Nos résultats sont particulièrement évocateurs. Aucune variable sociologique n’a d’influence sur le vote final de ceux qui ont dédiabolisé Marine Le Pen, de même pour la satisfaction de la vie menée. Le degré de populisme n’a également aucune influence et la volonté d’avoir un État « qui protège » n’a qu’une influence marginale. Au final, ce sont trois éléments qui ont expliqué le vote de ceux qui ont dédiabolisé Marine Le Pen au cours de la campagne.
L’opinion sur l’immigration
Toutes choses égales par ailleurs, le fait de trouver qu’il y a trop d’immigrés en France augmente de 30% la probabilité de voter pour Marine Le Pen.
L’opinion sur l’Europe
Toutes choses égales par ailleurs également, le fait d’avoir une bonne opinion de l’Union européenne augmente de 22% la probabilité de voter Emmanuel Macron, toujours chez ces citoyens ayant dédiabolisé Marine Le Pen au fil de la campagne.
Le vote stratégique
Enfin, il ne faut pas négliger l’aspect stratégique dans le vote. Toutes choses égales par ailleurs encore, chez ces Français ayant dédiabolisé Marine Le Pen, le fait de croire qu’elle allait remporter l’élection augmente de 180% la probabilité de voter pour elle.
Conclusion
Que retenir de cette étude ?
En premier lieu, nous devons regarder la situation avec pragmatisme et inquiétude : la dédiabolisation de Marine Le Pen touche de nouveaux profils, plus âgés, plus instruits et provenant de la droite classique, voire du centre droit.
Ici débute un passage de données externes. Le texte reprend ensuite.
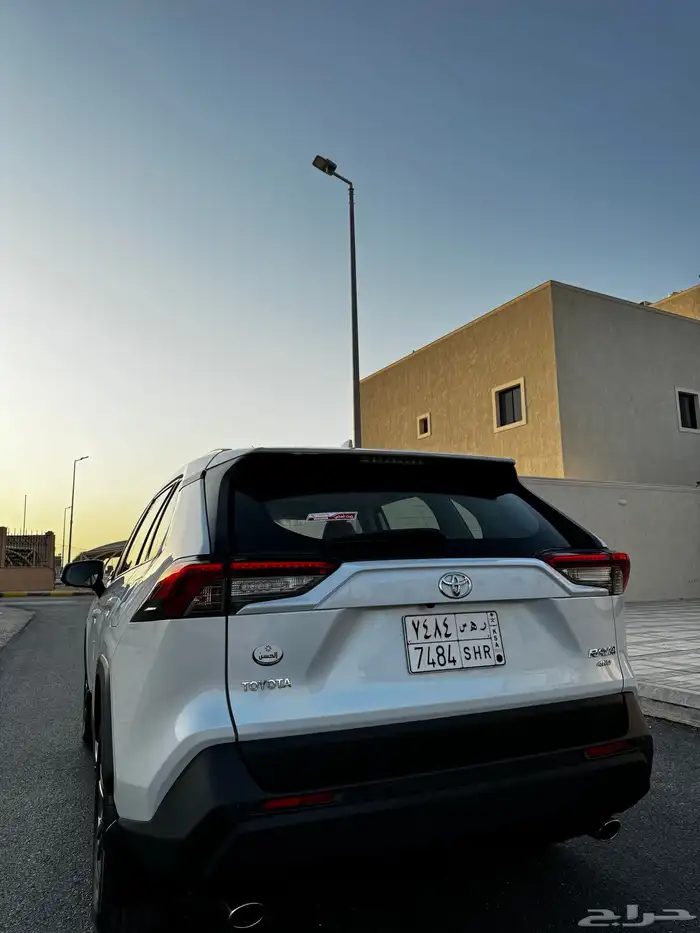 راف فور 2023 فل كامل سعودي 21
Cette dédiabolisation produit également des effets majeurs dans l’isoloir. Plus encore, c’est bien chez ceux qui considèrent que la candidate du Rassemblement national a de fortes chances de remporter l’élection que le vote en sa faveur est le plus important. On peut donc craindre un effet boule de neige : plus Marine Le Pen se rapprochera de l’Élysée dans les sondages, plus ceux qui la dédiabolisent seront tentés de voter pour elle.
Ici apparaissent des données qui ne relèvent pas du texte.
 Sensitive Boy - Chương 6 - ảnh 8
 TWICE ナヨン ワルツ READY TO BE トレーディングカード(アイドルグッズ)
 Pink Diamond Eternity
En second lieu, lorsque la digue de la diabolisation a sauté, il existe d’autres pare-feu entre Marine Le Pen et le pouvoir. D’une part, même si les questions européennes ne sont pas jugées prioritaires aux yeux des Français, l’attachement à l’Union européenne est toujours un frein majeur au vote pour l’extrême droite. D’autre part, les attitudes favorables à l’immigration préviennent toujours d’un vote vers l’extrême droite, même chez ceux qui ont une meilleure image de ce parti. L’Europe et l’immigration sont donc des enjeux particulièrement clivants pour des électeurs tentés par le vote pour le Rassemblement national. Dans ces conditions, il appartient aux autre partis politiques de se positionner sur deux dimensions. Tout d’abord, il s’agit de rappeler aux électeurs que, même sous ses aspects plus policés, le discours et le positionnement du Rassemblement national restent toujours profondément eurosceptiques. Ensuite, même si l’immigration est un sujet qui inquiète une grande partie des électeurs, rappeler à quel point le positionnement du FN/RN sur les questions migratoires s’est construit sur de la xénophobie pure et simple est également un moyen efficace de prévenir le vote pour ce parti d’extrême droite.
- 1Clément Guillou, « Le Rassemblement national et Marine Le Pen accélèrent leur normalisation dans un climat favorable au populisme », Le Monde, 7 décembre 2023.
- 2Baromètre Fractures françaises, Ipsos pour Le Monde et la Fondation Jean-Jaurès 2015-2023.
- 3Ibid.
- 4Ifop pour Fiducial, Paris Match et Sud Radio, Le tableau de bord des personnalités politiques, 6 décembre 2023.
- 5Elabe pour BFMTV et La Tribune dimanche, Les Français et les élections européennes 2024, 13 janvier 2024.
- 6Ibid.
- 7Enquête électorale, Ipsos pour Le Monde et la Fondation Jean-Jaurès, 2021-2022.